Tout le règne végétal réagit et nous de même. La saison de transition nous prépare à l'adaptation aux conditions de celle qui suivra sous peu : l'hiver… qui n'est pas réputée pour sa clémence. Voilà pourquoi il nous faut profiter de l'air frais et vivifiant d'octobre pour être au jardin et vivre l'Action de grâce comme la vie à la campagne nous le propose. La terre généreuse nous invite à la récolte des fruits du labeur…

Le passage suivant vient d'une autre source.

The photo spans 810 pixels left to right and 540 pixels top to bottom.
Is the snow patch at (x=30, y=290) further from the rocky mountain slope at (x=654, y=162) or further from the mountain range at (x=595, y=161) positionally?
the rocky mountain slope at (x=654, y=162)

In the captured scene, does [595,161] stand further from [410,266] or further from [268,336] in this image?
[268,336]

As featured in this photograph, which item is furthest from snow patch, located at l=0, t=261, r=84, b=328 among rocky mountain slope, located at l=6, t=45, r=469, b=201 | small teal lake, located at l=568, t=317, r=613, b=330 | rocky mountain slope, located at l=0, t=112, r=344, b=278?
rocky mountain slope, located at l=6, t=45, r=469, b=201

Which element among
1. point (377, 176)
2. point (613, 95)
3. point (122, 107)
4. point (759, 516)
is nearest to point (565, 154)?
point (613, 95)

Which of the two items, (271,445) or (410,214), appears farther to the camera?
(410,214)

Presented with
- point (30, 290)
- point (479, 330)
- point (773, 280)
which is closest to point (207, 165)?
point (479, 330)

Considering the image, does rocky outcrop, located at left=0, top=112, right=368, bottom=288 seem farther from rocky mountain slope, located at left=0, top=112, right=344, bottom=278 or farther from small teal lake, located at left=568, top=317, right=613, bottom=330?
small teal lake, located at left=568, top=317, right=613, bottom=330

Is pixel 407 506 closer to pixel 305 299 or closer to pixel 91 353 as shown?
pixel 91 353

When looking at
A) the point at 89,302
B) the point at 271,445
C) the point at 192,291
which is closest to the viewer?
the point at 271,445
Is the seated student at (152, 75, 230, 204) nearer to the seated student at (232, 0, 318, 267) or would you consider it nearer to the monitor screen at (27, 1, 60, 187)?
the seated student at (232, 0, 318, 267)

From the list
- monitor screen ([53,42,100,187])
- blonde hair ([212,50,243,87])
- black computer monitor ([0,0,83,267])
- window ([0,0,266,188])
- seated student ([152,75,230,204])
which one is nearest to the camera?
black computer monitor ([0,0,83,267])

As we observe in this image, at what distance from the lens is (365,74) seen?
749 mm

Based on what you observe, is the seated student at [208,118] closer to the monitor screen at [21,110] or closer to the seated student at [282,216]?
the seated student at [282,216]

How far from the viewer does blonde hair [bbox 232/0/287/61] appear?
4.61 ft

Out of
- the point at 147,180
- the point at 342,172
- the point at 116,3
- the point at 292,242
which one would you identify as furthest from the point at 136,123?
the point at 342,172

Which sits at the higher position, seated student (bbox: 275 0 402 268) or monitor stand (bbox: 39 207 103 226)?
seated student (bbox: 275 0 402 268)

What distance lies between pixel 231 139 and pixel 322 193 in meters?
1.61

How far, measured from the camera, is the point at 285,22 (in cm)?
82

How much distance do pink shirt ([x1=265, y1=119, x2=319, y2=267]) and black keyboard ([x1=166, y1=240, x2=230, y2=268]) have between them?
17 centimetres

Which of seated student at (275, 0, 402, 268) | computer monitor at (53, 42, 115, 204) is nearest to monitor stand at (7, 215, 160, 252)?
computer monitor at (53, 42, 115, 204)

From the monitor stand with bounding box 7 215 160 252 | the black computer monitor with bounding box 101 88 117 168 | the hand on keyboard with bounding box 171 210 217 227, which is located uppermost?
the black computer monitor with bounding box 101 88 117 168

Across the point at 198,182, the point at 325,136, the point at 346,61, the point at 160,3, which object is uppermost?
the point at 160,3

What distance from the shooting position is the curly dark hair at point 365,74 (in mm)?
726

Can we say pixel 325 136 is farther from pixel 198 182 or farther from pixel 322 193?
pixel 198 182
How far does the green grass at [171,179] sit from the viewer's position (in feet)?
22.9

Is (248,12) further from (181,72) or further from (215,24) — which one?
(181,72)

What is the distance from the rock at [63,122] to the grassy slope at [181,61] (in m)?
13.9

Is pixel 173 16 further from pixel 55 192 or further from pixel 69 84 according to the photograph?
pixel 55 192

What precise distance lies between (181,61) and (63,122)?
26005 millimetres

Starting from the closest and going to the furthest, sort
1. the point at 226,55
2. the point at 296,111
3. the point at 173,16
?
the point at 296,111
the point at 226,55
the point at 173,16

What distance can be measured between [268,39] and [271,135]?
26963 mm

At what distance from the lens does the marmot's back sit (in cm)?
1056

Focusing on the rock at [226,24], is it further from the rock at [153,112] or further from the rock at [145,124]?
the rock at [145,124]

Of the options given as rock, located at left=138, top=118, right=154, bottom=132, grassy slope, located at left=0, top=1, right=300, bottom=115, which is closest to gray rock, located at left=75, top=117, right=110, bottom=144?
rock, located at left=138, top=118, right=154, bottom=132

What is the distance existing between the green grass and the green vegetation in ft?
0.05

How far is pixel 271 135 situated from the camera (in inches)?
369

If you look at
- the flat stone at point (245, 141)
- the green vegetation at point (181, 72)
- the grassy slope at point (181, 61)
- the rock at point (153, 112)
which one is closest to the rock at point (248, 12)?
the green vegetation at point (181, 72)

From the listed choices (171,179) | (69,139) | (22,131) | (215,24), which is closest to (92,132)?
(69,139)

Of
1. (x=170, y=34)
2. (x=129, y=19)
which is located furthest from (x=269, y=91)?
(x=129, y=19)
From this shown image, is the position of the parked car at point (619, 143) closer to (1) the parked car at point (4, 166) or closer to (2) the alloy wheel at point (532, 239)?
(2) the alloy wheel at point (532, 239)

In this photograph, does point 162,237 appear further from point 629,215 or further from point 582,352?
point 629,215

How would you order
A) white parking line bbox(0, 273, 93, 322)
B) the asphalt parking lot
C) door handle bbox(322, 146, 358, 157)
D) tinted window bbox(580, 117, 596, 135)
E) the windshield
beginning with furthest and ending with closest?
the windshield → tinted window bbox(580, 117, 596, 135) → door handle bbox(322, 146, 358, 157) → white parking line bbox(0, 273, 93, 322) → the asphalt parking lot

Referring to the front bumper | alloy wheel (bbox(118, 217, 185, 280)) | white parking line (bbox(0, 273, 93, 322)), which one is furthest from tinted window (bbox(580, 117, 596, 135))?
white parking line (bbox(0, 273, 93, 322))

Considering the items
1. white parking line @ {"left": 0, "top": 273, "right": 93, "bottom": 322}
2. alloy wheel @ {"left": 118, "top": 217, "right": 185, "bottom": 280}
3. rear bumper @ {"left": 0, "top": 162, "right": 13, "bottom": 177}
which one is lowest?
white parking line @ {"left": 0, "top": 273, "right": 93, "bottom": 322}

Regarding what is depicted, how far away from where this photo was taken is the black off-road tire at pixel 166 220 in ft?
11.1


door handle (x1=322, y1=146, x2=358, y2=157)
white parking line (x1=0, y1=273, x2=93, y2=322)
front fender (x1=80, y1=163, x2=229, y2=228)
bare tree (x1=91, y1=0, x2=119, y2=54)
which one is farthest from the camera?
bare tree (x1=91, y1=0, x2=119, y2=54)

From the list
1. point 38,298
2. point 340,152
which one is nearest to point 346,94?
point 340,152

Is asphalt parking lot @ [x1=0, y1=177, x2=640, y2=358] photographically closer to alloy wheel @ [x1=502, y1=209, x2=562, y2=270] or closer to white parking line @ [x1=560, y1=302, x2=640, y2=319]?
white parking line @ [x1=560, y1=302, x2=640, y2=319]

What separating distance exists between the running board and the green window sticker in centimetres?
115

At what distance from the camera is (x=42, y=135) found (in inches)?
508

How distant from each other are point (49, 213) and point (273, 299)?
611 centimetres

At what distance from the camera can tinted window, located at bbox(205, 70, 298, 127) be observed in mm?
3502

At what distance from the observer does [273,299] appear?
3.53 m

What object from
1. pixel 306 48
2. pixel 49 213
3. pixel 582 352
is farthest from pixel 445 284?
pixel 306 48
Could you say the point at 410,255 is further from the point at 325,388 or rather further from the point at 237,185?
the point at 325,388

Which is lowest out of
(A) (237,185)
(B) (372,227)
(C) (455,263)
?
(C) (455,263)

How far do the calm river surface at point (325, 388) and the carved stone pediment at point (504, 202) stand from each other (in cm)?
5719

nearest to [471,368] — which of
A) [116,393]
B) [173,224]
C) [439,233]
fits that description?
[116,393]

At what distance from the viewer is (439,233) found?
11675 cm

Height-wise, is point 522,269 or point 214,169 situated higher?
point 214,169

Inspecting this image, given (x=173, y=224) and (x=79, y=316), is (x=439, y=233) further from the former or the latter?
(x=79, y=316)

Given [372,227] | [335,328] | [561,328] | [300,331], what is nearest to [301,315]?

Fermer le jardin, c'est le quitter en lui disant merci. Merci pour l'abondance de fruits et de légumes dont il nous a déjà gratifiés pendant la belle saison et maintenant, lorsque tout est arrivé à maturité. Idéalement, nous devons laisser en terre les légumes racines jusqu'à la limite acceptable, de telle sorte que le moment venu de les récolter, ils ne soient pas altérés par la chaleur ambiante, parce qu'arrivés à l'état de dormance et qu'ils le resteront jusqu'au printemps et davantage dans un caveau prévu à cet effet. On peut aussi faire l'expérience de laisser une partie de la récolte au jardin en prenant soin de la protéger du froid avec six à dix centimètres de paille. À la fin d'avril, quel plaisir de déterrer une belle quantité de carottes croquantes et sucrées, meilleures encore qu'elles ne pouvaient l'être à l'automne! Certains gardaient même autrefois leurs choux cordés le long du solage à l'extérieur de leur maison, avec, pour seuls abris, une toile épaisse et la neige entassée là à la pelle. On allait puiser au besoin dans la réserve jusqu'à épuisement des stocks. D'autres les entassaient dans un baril à l'étable. Lorsqu'ils se servaient, ils prenaient soin de déshabiller le chou de ses feuilles de protection pour les donner aux animaux qui raffolaient de ces gâteries ponctuelles.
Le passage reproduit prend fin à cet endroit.